TASK GOAL: The task calls for every line of the data to be retyped exactly.

::::

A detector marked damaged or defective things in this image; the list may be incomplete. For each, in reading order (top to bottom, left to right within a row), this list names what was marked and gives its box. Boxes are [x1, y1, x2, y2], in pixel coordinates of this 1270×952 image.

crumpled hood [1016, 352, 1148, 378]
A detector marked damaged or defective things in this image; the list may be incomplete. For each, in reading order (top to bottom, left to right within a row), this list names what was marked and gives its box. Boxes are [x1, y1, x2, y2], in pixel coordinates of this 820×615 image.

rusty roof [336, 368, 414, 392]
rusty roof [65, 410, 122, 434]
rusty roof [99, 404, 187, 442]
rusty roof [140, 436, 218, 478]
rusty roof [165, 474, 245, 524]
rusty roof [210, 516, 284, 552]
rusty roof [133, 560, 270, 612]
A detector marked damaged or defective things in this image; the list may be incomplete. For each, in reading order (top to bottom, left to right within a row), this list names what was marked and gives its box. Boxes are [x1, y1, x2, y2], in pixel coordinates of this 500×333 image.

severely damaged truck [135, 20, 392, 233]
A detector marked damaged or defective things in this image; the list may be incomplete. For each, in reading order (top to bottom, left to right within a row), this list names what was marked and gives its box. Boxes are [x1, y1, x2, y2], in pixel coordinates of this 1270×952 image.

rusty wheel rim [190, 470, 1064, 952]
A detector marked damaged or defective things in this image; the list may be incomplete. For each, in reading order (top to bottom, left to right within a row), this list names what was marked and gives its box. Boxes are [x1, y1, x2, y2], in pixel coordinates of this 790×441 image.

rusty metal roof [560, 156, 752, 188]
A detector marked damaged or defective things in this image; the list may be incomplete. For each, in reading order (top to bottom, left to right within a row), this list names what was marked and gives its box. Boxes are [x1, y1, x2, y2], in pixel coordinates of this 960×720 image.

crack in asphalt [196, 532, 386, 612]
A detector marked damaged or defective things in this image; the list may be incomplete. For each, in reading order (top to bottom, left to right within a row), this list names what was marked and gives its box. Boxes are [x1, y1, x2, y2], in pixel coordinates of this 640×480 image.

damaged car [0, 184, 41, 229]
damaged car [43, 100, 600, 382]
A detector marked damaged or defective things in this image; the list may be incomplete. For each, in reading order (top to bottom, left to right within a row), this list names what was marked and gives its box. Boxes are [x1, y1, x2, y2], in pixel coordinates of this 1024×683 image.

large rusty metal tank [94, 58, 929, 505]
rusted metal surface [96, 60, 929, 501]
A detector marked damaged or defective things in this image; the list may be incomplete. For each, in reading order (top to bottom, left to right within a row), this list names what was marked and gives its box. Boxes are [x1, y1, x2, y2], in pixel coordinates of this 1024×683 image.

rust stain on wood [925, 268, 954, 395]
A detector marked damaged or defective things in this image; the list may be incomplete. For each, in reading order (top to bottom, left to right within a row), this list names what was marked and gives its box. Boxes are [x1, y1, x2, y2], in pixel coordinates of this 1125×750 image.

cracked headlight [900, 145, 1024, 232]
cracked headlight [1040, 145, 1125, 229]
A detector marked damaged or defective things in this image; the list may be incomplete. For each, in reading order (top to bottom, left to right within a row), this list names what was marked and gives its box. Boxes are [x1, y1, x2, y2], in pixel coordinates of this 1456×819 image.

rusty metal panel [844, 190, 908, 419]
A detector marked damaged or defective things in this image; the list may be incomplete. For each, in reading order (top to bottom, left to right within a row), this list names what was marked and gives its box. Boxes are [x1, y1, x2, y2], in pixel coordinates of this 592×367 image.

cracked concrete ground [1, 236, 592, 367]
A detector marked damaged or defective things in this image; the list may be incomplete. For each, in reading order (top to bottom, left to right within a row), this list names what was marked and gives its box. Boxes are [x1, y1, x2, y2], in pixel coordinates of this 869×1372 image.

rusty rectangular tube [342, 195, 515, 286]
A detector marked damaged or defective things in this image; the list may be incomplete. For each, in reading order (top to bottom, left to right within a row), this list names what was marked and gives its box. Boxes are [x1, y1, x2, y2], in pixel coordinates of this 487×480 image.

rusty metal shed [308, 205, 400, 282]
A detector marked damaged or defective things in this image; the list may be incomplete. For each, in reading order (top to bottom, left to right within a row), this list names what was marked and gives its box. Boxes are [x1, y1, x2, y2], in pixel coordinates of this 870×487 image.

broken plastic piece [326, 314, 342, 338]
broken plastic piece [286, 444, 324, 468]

::::

ANSWER:
A detector marked damaged or defective things in this image; the list may be incomplete. For each, in reading order (top to bottom, left to right within a row), this list names what was marked and gives its box. Boxes are [x1, y1, x2, y2], in pixel coordinates of this 1270×952 image.

crumpled hood [1016, 352, 1148, 378]
A detector marked damaged or defective things in this image; the list may be incomplete. For each, in reading order (top to bottom, left to right within a row), this list names what was marked and gives its box. Boxes are [x1, y1, x2, y2], in pixel coordinates of this 820×615 image.

rusty roof [336, 368, 414, 392]
rusty roof [65, 410, 122, 434]
rusty roof [99, 404, 187, 442]
rusty roof [140, 436, 218, 478]
rusty roof [165, 474, 245, 524]
rusty roof [210, 516, 284, 552]
rusty roof [133, 560, 270, 612]
A detector marked damaged or defective things in this image; the list may be incomplete. For each, in reading order (top to bottom, left to right within a row), this list names what was marked and gives its box. Boxes are [x1, y1, x2, y2], in pixel coordinates of this 500×333 image.

severely damaged truck [135, 20, 392, 233]
A detector marked damaged or defective things in this image; the list may be incomplete. For each, in reading order (top to bottom, left to right within a row), this list names what was marked and gives its box. Boxes are [x1, y1, x2, y2], in pixel coordinates of this 1270×952 image.

rusty wheel rim [190, 470, 1064, 952]
A detector marked damaged or defective things in this image; the list may be incomplete. For each, in reading order (top to bottom, left to right within a row), this list names what was marked and gives its box. Boxes are [x1, y1, x2, y2], in pixel coordinates of this 790×441 image.

rusty metal roof [560, 156, 752, 188]
A detector marked damaged or defective things in this image; the list may be incomplete. For each, in reading order (top to bottom, left to right within a row), this list names what was marked and gives its box. Boxes are [x1, y1, x2, y2], in pixel coordinates of this 960×720 image.

crack in asphalt [196, 532, 386, 612]
A detector marked damaged or defective things in this image; the list may be incomplete. For each, in reading order (top to bottom, left to right within a row), this list names what was marked and gives its box. Boxes are [x1, y1, x2, y2], in pixel coordinates of this 640×480 image.

damaged car [0, 184, 41, 229]
damaged car [43, 100, 600, 382]
A detector marked damaged or defective things in this image; the list may be incomplete. For each, in reading order (top to bottom, left to right within a row), this list names what was marked and gives its box. Boxes are [x1, y1, x2, y2], in pixel coordinates of this 1024×683 image.

large rusty metal tank [94, 58, 929, 505]
rusted metal surface [96, 60, 929, 501]
A detector marked damaged or defective things in this image; the list may be incomplete. For each, in reading order (top to bottom, left to right within a row), this list names what was marked and gives its box. Boxes are [x1, y1, x2, y2], in pixel coordinates of this 1024×683 image.

rust stain on wood [925, 268, 954, 395]
A detector marked damaged or defective things in this image; the list may be incomplete. For each, in reading order (top to bottom, left to right within a row), this list names what was marked and gives its box. Boxes are [x1, y1, x2, y2], in pixel coordinates of this 1125×750 image.

cracked headlight [900, 145, 1024, 232]
cracked headlight [1040, 145, 1125, 229]
A detector marked damaged or defective things in this image; the list may be incomplete. For each, in reading order (top to bottom, left to right within a row), this list names what was marked and gives its box. Boxes are [x1, y1, x2, y2], in pixel coordinates of this 1456×819 image.

rusty metal panel [844, 190, 908, 419]
A detector marked damaged or defective things in this image; the list may be incomplete. For each, in reading order (top to bottom, left to right within a row), this list names what was marked and gives its box. Boxes are [x1, y1, x2, y2], in pixel coordinates of this 592×367 image.

cracked concrete ground [1, 236, 592, 367]
A detector marked damaged or defective things in this image; the list may be incomplete. For each, in reading order (top to bottom, left to right within a row), this list names what was marked and gives its box. Boxes are [x1, y1, x2, y2], in pixel coordinates of this 869×1372 image.

rusty rectangular tube [342, 195, 515, 286]
A detector marked damaged or defective things in this image; the list may be incomplete. For each, in reading order (top to bottom, left to right within a row), this list names what was marked and gives its box. Boxes are [x1, y1, x2, y2], in pixel coordinates of this 487×480 image.

rusty metal shed [308, 205, 400, 282]
A detector marked damaged or defective things in this image; the list may be incomplete. For each, in reading order (top to bottom, left to right within a row), this list names what was marked and gives its box. Boxes are [x1, y1, x2, y2], in pixel coordinates of this 870×487 image.

broken plastic piece [326, 314, 342, 338]
broken plastic piece [286, 444, 324, 468]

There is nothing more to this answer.